*** Dataset rows

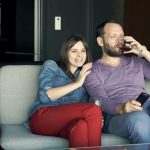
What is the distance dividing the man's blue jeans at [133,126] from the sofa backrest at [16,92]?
674 mm

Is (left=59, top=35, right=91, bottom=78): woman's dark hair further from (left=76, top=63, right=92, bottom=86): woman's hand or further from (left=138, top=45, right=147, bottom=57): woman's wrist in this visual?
(left=138, top=45, right=147, bottom=57): woman's wrist

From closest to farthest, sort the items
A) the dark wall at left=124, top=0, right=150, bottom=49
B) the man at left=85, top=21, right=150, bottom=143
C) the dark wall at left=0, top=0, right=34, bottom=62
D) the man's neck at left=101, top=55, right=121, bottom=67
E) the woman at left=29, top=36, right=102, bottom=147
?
the woman at left=29, top=36, right=102, bottom=147 < the man at left=85, top=21, right=150, bottom=143 < the man's neck at left=101, top=55, right=121, bottom=67 < the dark wall at left=124, top=0, right=150, bottom=49 < the dark wall at left=0, top=0, right=34, bottom=62

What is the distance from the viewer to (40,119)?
290cm

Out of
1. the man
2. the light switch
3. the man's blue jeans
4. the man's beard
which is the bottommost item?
the man's blue jeans

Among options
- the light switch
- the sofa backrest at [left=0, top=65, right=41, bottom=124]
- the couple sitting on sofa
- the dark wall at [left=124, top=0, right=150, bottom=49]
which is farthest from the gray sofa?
the dark wall at [left=124, top=0, right=150, bottom=49]

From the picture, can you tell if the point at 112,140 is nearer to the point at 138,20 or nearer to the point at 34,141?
the point at 34,141

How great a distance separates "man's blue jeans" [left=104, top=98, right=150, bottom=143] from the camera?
2832mm

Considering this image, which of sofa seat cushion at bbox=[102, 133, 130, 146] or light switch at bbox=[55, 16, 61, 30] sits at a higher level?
light switch at bbox=[55, 16, 61, 30]

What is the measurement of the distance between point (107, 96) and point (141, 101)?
29cm

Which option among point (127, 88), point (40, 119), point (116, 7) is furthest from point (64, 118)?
point (116, 7)

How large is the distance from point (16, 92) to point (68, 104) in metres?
0.52

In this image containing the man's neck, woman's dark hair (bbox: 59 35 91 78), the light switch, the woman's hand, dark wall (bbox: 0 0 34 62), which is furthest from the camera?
dark wall (bbox: 0 0 34 62)

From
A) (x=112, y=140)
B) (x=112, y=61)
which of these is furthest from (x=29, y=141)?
(x=112, y=61)

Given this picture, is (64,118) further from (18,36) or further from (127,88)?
(18,36)
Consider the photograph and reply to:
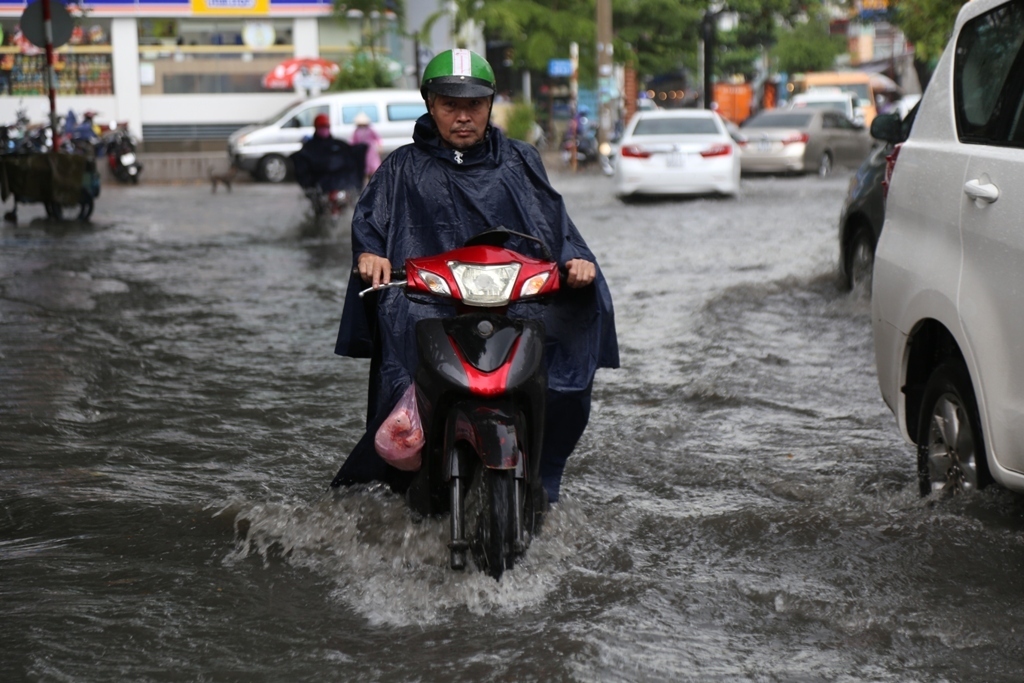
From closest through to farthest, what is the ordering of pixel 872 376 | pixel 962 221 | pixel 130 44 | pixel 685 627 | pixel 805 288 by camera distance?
pixel 685 627 < pixel 962 221 < pixel 872 376 < pixel 805 288 < pixel 130 44

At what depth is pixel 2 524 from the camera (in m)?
5.11

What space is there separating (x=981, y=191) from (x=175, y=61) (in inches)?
1396

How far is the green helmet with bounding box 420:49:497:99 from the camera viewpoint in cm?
432

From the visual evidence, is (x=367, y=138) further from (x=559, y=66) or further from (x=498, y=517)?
(x=559, y=66)

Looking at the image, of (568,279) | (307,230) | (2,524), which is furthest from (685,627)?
(307,230)

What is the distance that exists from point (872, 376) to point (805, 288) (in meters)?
3.62

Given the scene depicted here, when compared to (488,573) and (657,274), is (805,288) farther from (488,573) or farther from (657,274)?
(488,573)

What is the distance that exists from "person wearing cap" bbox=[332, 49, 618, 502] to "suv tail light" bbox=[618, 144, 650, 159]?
16.3 metres

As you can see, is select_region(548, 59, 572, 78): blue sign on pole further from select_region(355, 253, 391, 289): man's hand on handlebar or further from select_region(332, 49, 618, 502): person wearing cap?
select_region(355, 253, 391, 289): man's hand on handlebar

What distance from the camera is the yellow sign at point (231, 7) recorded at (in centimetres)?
3719

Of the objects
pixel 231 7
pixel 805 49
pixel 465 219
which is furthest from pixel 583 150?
pixel 805 49

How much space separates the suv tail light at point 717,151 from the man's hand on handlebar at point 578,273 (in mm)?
16855

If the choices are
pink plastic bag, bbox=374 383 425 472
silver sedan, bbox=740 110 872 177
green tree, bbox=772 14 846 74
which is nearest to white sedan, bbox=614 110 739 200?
silver sedan, bbox=740 110 872 177

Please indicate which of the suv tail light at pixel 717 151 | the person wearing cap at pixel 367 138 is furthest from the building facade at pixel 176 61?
the suv tail light at pixel 717 151
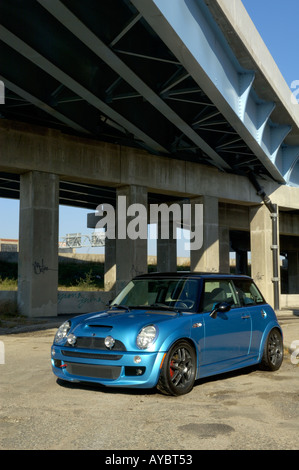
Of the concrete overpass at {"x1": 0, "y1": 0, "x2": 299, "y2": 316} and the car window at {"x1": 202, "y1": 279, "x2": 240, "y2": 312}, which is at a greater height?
the concrete overpass at {"x1": 0, "y1": 0, "x2": 299, "y2": 316}

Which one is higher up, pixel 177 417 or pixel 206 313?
pixel 206 313

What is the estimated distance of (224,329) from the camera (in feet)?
23.4

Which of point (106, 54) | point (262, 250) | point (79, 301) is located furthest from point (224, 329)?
point (262, 250)

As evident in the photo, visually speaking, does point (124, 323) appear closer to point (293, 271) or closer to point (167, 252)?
point (167, 252)

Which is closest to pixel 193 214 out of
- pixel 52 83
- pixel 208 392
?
pixel 52 83

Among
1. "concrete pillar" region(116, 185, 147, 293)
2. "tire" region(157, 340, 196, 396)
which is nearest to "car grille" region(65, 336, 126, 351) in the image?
"tire" region(157, 340, 196, 396)

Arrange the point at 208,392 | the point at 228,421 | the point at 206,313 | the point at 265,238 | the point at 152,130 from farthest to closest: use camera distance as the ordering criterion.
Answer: the point at 265,238
the point at 152,130
the point at 206,313
the point at 208,392
the point at 228,421

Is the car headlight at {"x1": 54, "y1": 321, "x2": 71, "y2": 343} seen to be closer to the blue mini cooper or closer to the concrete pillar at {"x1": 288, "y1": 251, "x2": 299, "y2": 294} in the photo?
the blue mini cooper

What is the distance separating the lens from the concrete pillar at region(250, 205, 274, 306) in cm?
2974

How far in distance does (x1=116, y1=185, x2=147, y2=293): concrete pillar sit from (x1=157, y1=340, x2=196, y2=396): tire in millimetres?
16508

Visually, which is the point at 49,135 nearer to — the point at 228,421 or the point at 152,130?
the point at 152,130

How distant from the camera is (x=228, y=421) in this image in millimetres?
5109

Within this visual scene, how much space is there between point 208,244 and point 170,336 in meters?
20.6

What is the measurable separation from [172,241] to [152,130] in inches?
819
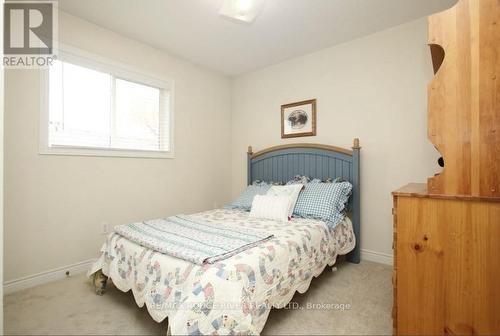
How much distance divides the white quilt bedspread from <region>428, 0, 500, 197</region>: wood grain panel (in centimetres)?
99

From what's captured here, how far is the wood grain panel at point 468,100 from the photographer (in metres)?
1.13

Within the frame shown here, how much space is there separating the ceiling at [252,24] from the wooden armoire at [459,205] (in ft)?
4.01

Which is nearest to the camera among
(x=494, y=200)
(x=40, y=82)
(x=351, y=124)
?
(x=494, y=200)

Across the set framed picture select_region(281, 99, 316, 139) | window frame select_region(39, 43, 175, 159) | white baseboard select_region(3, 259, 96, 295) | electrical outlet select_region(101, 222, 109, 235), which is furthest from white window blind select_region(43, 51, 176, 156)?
framed picture select_region(281, 99, 316, 139)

******

Except for the pictures, print the data above exactly.

What is the distance dividing the man's blue jeans at [133,126] from the sofa backrest at [16,92]?
674 mm

Is (left=59, top=35, right=91, bottom=78): woman's dark hair further from (left=76, top=63, right=92, bottom=86): woman's hand or further from (left=138, top=45, right=147, bottom=57): woman's wrist in this visual?
(left=138, top=45, right=147, bottom=57): woman's wrist

From closest to farthest, sort the items
A) the dark wall at left=124, top=0, right=150, bottom=49
B) the man at left=85, top=21, right=150, bottom=143
C) the dark wall at left=0, top=0, right=34, bottom=62
D) the man's neck at left=101, top=55, right=121, bottom=67
E) the woman at left=29, top=36, right=102, bottom=147
?
the woman at left=29, top=36, right=102, bottom=147 < the man at left=85, top=21, right=150, bottom=143 < the man's neck at left=101, top=55, right=121, bottom=67 < the dark wall at left=124, top=0, right=150, bottom=49 < the dark wall at left=0, top=0, right=34, bottom=62

What is the distance from the viewer to (40,119)?
290cm

Out of
1. the man
2. the light switch
3. the man's blue jeans
4. the man's beard
which is the bottommost item?
the man's blue jeans

Among options
- the light switch
- the sofa backrest at [left=0, top=65, right=41, bottom=124]
- the couple sitting on sofa
- the dark wall at [left=124, top=0, right=150, bottom=49]
which is farthest from the gray sofa?
the dark wall at [left=124, top=0, right=150, bottom=49]

From the picture, can you tell if the point at 112,140 is nearer to the point at 138,20 or nearer to the point at 34,141?
the point at 34,141

How great a distance separates "man's blue jeans" [left=104, top=98, right=150, bottom=143] from the camera?
2832mm

Considering this image, which of sofa seat cushion at bbox=[102, 133, 130, 146] or light switch at bbox=[55, 16, 61, 30] sits at a higher level?
light switch at bbox=[55, 16, 61, 30]

What is the measurement of the distance between point (107, 96) and point (141, 101)?
29cm

Which option among point (127, 88), point (40, 119), point (116, 7) is furthest from point (64, 118)?
point (116, 7)

How large is the distance from point (16, 92) to point (68, 104) in metres?
0.52

In this image containing the man's neck, woman's dark hair (bbox: 59 35 91 78), the light switch, the woman's hand, dark wall (bbox: 0 0 34 62), which is furthest from the camera?
dark wall (bbox: 0 0 34 62)

From
A) (x=112, y=140)
B) (x=112, y=61)
which of these is furthest from (x=29, y=141)?
(x=112, y=61)

Given this picture, is (64,118) further from (18,36) or further from (127,88)?
(18,36)
Consider the photograph and reply to:
From closest through to farthest, what is the ordering of pixel 872 376 | pixel 962 221 | pixel 130 44 | pixel 685 627 | pixel 805 288 by camera distance?
pixel 685 627 < pixel 962 221 < pixel 872 376 < pixel 805 288 < pixel 130 44

At what depth is pixel 2 524 from the camera (in m)?
5.11

What space is there separating (x=981, y=191) from (x=175, y=61) (in inches)?
1396

How far is the green helmet with bounding box 420:49:497:99 from the camera viewpoint in cm?
432

From the visual evidence, is (x=367, y=138) further from (x=559, y=66) or further from (x=498, y=517)?
(x=559, y=66)

Looking at the image, of (568,279) | (307,230) | (2,524), which is furthest from (685,627)?
(307,230)

What is the distance that exists from point (872, 376) to point (805, 288) (in meters)?
3.62

Given the scene depicted here, when compared to (488,573) and (657,274), is (805,288) farther from (488,573) or farther from (657,274)?
(488,573)

What is the distance that exists from "person wearing cap" bbox=[332, 49, 618, 502] to "suv tail light" bbox=[618, 144, 650, 159]?
16.3 metres

As you can see, is select_region(548, 59, 572, 78): blue sign on pole further from select_region(355, 253, 391, 289): man's hand on handlebar or further from select_region(332, 49, 618, 502): person wearing cap?
select_region(355, 253, 391, 289): man's hand on handlebar

What distance from the camera is the yellow sign at point (231, 7) recorded at (in centimetres)?
3719

Of the objects
pixel 231 7
pixel 805 49
pixel 465 219
which is furthest from pixel 583 150?
pixel 805 49

How much space separates the suv tail light at point 717,151 from the man's hand on handlebar at point 578,273 (in mm)?
16855

If the choices are
pink plastic bag, bbox=374 383 425 472
silver sedan, bbox=740 110 872 177
green tree, bbox=772 14 846 74
which is nearest to white sedan, bbox=614 110 739 200?
silver sedan, bbox=740 110 872 177

Please indicate which of the suv tail light at pixel 717 151 | the person wearing cap at pixel 367 138 is furthest from the building facade at pixel 176 61?
the suv tail light at pixel 717 151
Of the concrete overpass at {"x1": 0, "y1": 0, "x2": 299, "y2": 316} and the car window at {"x1": 202, "y1": 279, "x2": 240, "y2": 312}, which is at a greater height?
the concrete overpass at {"x1": 0, "y1": 0, "x2": 299, "y2": 316}

Which one is higher up, pixel 177 417 or pixel 206 313?
pixel 206 313

What is the estimated distance of (224,329) from the camera (in feet)?
23.4

Which of point (106, 54) | point (262, 250) | point (79, 301) is located furthest from point (224, 329)?
point (262, 250)

As evident in the photo, visually speaking, does point (124, 323) appear closer to point (293, 271) or closer to point (167, 252)?
point (167, 252)

Which is closest to pixel 193 214 out of
- pixel 52 83
- pixel 208 392
?
pixel 52 83

Among
1. "concrete pillar" region(116, 185, 147, 293)
2. "tire" region(157, 340, 196, 396)
which is nearest to "car grille" region(65, 336, 126, 351) in the image?
"tire" region(157, 340, 196, 396)

Arrange the point at 208,392 | the point at 228,421 | the point at 206,313 | the point at 265,238 | the point at 152,130 from farthest to closest: use camera distance as the ordering criterion.
Answer: the point at 265,238
the point at 152,130
the point at 206,313
the point at 208,392
the point at 228,421

Is the car headlight at {"x1": 54, "y1": 321, "x2": 71, "y2": 343} seen to be closer to the blue mini cooper or closer to the concrete pillar at {"x1": 288, "y1": 251, "x2": 299, "y2": 294} in the photo?
the blue mini cooper

What is the distance separating the lens from the concrete pillar at region(250, 205, 274, 306) in cm?
2974

How far in distance does (x1=116, y1=185, x2=147, y2=293): concrete pillar sit from (x1=157, y1=340, x2=196, y2=396): tire in millimetres?
16508

Visually, which is the point at 49,135 nearer to — the point at 228,421 or the point at 152,130?
the point at 152,130

How distant from the camera is (x=228, y=421) in this image in millimetres?
5109

Within this visual scene, how much space is there between point 208,244 and point 170,336 in meters?
20.6

What is the measurable separation from [172,241] to [152,130] in inches?
819
How much distance divides the white quilt bedspread from <region>428, 0, 500, 197</region>: wood grain panel (in centimetres)?
99

From what's captured here, how far is the wood grain panel at point 468,100 from the photographer (in metres)?
1.13

Within the frame shown here, how much space is there separating the ceiling at [252,24] from the wooden armoire at [459,205] (in ft)?
4.01

Which is nearest to the camera among
(x=494, y=200)
(x=40, y=82)
(x=351, y=124)
?
(x=494, y=200)

Across the set framed picture select_region(281, 99, 316, 139) | window frame select_region(39, 43, 175, 159) | white baseboard select_region(3, 259, 96, 295) | electrical outlet select_region(101, 222, 109, 235), which is furthest from white window blind select_region(43, 51, 176, 156)?
framed picture select_region(281, 99, 316, 139)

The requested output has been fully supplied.